**Goal**
Retype, with no changes, the part of the rows that opens with the line containing "Examining this photo, considering" and closes with the line containing "48.8 inches", keeping both of those lines.

—————

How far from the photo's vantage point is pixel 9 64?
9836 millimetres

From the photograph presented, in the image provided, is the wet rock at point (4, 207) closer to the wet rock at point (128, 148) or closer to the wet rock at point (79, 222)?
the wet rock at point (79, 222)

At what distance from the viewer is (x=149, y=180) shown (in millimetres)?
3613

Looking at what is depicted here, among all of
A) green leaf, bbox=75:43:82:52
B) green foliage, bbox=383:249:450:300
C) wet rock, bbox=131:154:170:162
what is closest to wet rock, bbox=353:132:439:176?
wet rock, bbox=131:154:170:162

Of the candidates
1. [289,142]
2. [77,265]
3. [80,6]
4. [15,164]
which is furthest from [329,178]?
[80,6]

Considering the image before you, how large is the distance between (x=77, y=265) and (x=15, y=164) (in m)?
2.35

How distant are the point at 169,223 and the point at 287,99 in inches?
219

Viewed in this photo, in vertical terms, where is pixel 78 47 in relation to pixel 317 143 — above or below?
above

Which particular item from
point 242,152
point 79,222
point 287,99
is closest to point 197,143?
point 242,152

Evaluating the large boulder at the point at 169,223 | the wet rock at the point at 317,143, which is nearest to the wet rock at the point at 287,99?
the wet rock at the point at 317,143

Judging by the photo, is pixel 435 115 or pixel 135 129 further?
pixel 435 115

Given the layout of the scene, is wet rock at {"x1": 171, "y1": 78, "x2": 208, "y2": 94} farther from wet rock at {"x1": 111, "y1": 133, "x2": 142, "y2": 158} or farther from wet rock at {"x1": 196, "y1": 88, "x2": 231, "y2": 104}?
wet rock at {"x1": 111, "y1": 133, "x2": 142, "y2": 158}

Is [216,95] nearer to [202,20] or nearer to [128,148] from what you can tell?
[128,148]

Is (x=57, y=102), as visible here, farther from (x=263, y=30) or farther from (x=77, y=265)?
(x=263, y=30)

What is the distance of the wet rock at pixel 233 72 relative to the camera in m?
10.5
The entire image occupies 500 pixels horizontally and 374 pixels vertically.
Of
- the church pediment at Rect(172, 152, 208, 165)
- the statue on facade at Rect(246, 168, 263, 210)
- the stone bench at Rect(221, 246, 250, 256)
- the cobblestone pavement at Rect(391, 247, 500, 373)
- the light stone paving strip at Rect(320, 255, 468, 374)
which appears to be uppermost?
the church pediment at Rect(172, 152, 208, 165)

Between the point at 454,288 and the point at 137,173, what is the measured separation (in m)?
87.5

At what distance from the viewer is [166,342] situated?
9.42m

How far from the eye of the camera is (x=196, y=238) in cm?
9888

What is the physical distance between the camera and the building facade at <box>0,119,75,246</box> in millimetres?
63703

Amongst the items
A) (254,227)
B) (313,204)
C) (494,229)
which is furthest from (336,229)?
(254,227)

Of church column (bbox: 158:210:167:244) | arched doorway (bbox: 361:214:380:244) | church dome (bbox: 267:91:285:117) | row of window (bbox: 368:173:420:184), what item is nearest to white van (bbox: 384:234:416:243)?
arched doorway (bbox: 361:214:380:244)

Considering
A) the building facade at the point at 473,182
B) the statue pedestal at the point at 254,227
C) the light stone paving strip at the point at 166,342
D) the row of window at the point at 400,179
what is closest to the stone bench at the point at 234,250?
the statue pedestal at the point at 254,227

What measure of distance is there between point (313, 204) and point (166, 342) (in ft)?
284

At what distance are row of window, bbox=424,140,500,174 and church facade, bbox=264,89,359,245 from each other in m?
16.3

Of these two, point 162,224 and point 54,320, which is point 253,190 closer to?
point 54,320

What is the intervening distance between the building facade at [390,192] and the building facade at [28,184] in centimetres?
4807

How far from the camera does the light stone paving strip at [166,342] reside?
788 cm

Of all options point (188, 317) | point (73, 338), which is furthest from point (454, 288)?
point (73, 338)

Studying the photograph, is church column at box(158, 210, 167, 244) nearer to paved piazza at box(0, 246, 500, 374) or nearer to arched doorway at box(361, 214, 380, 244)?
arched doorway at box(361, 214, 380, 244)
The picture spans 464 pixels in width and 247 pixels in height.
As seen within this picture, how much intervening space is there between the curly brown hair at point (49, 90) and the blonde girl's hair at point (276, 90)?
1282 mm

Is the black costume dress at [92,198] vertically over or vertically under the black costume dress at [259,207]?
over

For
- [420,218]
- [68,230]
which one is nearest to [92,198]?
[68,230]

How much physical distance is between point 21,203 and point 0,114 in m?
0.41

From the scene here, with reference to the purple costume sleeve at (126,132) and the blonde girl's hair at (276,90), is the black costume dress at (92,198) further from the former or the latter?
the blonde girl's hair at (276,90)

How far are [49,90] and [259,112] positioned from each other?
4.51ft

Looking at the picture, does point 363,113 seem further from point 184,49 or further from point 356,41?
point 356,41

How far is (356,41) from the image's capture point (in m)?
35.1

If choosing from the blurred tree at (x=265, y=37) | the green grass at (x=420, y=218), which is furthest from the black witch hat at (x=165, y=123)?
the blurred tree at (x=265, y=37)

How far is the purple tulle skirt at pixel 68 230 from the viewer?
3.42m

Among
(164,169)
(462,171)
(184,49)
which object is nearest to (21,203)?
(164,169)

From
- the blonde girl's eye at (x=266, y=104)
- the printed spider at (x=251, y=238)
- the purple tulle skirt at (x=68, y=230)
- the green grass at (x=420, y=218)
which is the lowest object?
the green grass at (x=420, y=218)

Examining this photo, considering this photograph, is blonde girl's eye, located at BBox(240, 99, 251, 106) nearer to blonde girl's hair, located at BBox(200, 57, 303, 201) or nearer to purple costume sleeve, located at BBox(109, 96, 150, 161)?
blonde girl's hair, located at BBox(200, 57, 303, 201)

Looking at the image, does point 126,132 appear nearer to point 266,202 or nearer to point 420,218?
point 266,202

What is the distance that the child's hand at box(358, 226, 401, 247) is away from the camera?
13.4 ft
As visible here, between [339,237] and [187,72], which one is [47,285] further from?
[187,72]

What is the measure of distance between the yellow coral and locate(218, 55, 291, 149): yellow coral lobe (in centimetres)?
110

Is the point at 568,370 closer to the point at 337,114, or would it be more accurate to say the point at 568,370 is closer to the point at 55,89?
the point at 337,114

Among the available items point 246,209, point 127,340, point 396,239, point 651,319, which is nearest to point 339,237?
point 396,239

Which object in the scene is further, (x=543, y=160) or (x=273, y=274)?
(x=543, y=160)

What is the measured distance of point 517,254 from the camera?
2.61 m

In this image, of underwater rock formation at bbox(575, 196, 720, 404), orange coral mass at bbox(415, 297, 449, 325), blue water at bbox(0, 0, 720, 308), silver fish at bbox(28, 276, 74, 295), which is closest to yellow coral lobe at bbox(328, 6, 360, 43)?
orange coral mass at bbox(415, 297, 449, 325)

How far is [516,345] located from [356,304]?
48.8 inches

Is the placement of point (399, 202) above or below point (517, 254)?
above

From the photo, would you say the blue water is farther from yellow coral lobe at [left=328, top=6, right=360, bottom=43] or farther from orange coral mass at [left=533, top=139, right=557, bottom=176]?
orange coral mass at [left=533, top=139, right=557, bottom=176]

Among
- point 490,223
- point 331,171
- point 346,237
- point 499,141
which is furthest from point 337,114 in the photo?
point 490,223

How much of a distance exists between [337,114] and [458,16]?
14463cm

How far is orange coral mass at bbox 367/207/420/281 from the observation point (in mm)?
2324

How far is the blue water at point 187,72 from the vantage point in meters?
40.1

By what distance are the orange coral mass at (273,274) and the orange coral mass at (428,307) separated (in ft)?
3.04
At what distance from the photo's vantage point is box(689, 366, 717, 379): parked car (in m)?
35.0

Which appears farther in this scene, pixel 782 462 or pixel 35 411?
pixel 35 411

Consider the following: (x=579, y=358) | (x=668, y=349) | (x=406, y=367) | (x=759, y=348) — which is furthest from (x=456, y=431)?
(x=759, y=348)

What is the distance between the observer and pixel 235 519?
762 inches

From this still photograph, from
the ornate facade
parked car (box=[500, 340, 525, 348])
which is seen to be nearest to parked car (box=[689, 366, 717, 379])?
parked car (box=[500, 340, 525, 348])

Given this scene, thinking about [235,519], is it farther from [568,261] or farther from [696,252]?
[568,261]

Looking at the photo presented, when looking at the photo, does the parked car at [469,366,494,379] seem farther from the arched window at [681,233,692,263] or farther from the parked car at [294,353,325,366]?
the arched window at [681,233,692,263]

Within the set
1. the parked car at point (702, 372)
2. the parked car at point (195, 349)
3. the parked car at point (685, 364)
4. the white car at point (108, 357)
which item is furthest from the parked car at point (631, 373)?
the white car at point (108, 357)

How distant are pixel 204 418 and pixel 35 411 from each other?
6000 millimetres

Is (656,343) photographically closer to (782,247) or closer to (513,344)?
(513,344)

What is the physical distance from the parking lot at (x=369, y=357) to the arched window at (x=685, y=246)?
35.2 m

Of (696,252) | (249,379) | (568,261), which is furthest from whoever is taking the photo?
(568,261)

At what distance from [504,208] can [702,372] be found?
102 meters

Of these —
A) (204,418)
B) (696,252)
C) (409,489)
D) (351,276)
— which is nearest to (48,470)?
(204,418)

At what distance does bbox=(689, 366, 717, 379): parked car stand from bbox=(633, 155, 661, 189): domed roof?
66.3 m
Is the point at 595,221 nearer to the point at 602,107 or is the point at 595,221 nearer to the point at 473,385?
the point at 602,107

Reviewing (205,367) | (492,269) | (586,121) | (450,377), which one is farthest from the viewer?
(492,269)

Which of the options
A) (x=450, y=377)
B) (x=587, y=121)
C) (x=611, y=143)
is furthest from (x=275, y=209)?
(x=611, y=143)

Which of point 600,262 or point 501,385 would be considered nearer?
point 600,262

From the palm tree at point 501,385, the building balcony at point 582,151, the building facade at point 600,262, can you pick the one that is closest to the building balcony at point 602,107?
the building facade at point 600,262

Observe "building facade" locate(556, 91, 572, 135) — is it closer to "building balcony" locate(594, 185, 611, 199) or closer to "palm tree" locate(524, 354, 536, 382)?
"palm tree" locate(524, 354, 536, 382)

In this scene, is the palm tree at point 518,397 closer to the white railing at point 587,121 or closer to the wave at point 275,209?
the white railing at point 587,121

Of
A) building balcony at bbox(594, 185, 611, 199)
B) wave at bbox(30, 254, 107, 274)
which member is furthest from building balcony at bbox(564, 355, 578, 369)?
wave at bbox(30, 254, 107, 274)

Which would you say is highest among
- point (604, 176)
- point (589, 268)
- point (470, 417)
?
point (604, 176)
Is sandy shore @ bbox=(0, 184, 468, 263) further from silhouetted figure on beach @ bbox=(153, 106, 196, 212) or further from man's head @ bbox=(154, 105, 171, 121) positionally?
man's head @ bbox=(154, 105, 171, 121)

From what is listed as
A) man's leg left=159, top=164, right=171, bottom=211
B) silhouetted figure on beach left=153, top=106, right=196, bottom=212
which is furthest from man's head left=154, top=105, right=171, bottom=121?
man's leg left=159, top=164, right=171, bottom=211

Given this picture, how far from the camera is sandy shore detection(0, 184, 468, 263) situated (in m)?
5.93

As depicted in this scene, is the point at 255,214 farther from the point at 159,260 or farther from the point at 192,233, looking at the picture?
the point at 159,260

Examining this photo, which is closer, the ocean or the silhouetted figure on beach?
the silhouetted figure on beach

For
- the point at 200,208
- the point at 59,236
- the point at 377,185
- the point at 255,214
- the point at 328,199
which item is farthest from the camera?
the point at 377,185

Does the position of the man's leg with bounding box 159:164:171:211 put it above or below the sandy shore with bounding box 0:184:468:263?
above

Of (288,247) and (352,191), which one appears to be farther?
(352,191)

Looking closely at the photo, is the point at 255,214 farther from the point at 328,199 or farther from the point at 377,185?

—————

**Exercise response**
Examining this photo, considering this photograph, is blonde girl's eye, located at BBox(240, 99, 251, 106) nearer to blonde girl's hair, located at BBox(200, 57, 303, 201) or nearer to purple costume sleeve, located at BBox(109, 96, 150, 161)?
blonde girl's hair, located at BBox(200, 57, 303, 201)

Looking at the image, does point 126,132 appear nearer to point 266,202 or nearer to point 420,218?
point 266,202

What is the distance that the child's hand at box(358, 226, 401, 247) is away from the camera?
13.4 ft
As visible here, between [339,237] and [187,72], which one is [47,285] further from?
[187,72]

What is the measure of distance between the yellow coral and locate(218, 55, 291, 149): yellow coral lobe (in centimetres)?
110

Is the point at 568,370 closer to the point at 337,114, or would it be more accurate to say the point at 568,370 is closer to the point at 55,89?
the point at 337,114

Among the available items point 246,209, point 127,340, point 396,239, point 651,319, which is nearest to point 339,237?
point 396,239

Which object in the scene is further, (x=543, y=160) or (x=273, y=274)?
(x=543, y=160)

What is the measured distance of point 517,254 from the camera?
2.61 m

In this image, of underwater rock formation at bbox(575, 196, 720, 404), orange coral mass at bbox(415, 297, 449, 325), blue water at bbox(0, 0, 720, 308), silver fish at bbox(28, 276, 74, 295), which is closest to yellow coral lobe at bbox(328, 6, 360, 43)?
orange coral mass at bbox(415, 297, 449, 325)

How far is [516,345] located from [356,304]?
48.8 inches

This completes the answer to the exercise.